Thursday, October 22, 2020
City Halls, Glasgow
It’s twenty-five years since Mark Elder last conducted the BBC Scottish. His return for this without-audience/-interval concert opened with J. S. Bach’s First Brandenburg Concerto – relaxed tempos, the musicians, save for cellist and harpsichordist, standing, those on woodwind duties (a pair of horns, three oboes, single bassoon) placed in front of the small string group – an intimately-interacted, lightly-articulated, account with song and dance at its core: anyone seeking brazen timbres and madcap tempos would have been disorientated.

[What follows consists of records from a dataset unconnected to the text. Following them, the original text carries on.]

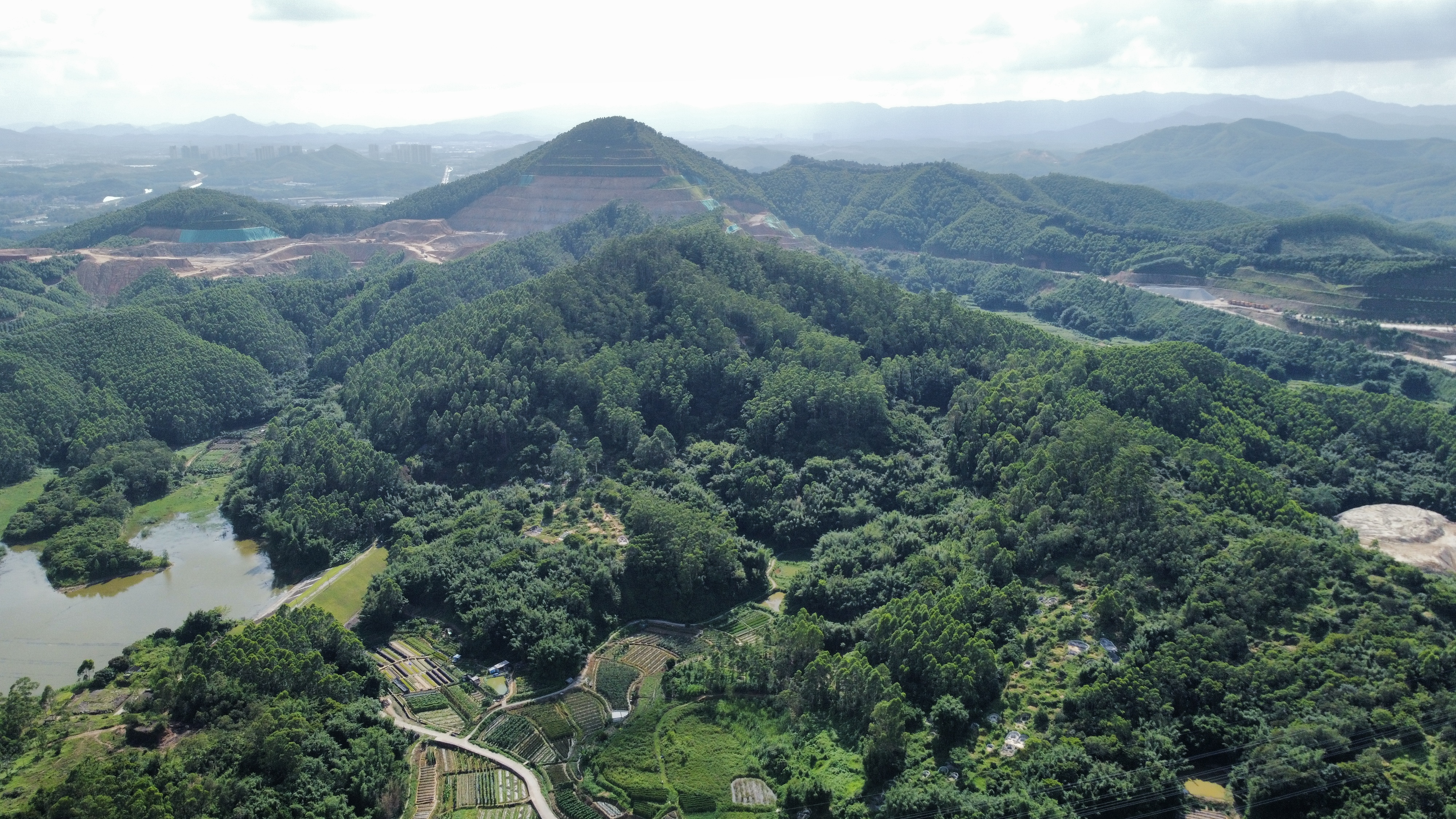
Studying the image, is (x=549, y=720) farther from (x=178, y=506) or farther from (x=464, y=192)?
(x=464, y=192)

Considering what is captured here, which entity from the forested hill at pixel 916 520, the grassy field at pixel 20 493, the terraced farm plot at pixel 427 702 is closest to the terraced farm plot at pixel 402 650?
the forested hill at pixel 916 520

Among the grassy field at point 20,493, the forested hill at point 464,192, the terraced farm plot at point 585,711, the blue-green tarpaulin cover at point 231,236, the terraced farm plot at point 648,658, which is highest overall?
the forested hill at point 464,192

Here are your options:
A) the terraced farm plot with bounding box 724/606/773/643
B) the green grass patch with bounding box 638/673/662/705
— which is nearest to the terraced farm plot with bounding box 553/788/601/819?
the green grass patch with bounding box 638/673/662/705

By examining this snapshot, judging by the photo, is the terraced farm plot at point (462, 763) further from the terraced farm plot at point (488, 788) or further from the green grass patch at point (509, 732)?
the green grass patch at point (509, 732)

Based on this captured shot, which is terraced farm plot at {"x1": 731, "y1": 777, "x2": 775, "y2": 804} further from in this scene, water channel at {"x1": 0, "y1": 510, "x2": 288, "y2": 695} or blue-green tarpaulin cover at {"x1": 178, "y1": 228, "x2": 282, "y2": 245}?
blue-green tarpaulin cover at {"x1": 178, "y1": 228, "x2": 282, "y2": 245}

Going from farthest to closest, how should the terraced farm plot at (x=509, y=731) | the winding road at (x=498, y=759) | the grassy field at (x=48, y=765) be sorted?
1. the terraced farm plot at (x=509, y=731)
2. the winding road at (x=498, y=759)
3. the grassy field at (x=48, y=765)

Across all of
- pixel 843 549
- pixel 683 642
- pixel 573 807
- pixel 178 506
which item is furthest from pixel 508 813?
pixel 178 506
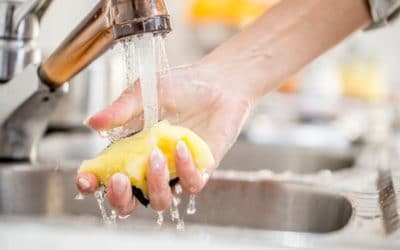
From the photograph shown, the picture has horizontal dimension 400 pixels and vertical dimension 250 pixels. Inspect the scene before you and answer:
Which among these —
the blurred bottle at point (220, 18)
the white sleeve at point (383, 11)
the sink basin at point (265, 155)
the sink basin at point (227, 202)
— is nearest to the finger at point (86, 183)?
the sink basin at point (227, 202)

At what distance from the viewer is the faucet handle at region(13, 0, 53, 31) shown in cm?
77

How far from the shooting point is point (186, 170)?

Jump forward a couple of centuries to Stravinsky’s Danses concertantes (1942), concert music with a Baroque backbone and neoclassical economy that was soon being choreographed, first by Balanchine, a score that needs quick-witted playing to deal with tricky rhythms, securely realised here by a SSO now seated conventionally if socially-distanced. Lyrical episodes were expressively turned, and the whole – parading a range of characters (some comic) and moods – made for good listening.
Scroll back a brace of decades for (Austrian) Franz Schreker’s Chamber Symphony (1916). Selective the participants may be – one each of the main woodwind and brass, eleven strings, harp, celesta, timpani, percussion, piano and harmonium – but a rich palette of colour is created with music that is voluptuous and poetic as well as inhabiting a sense of theatre, also playful and delicate, pictures painted all the while through continuous invention that embraces Richard Strauss and Alban Berg, and reminds at times of Webern’s (early, not catalogued) Im Sommerwind. Lasting here for just shy of half-an-hour, Mark Elder left in no doubt as to his belief in Schreker’s piece, the BBCSSO members reciprocating with finesse and generosity.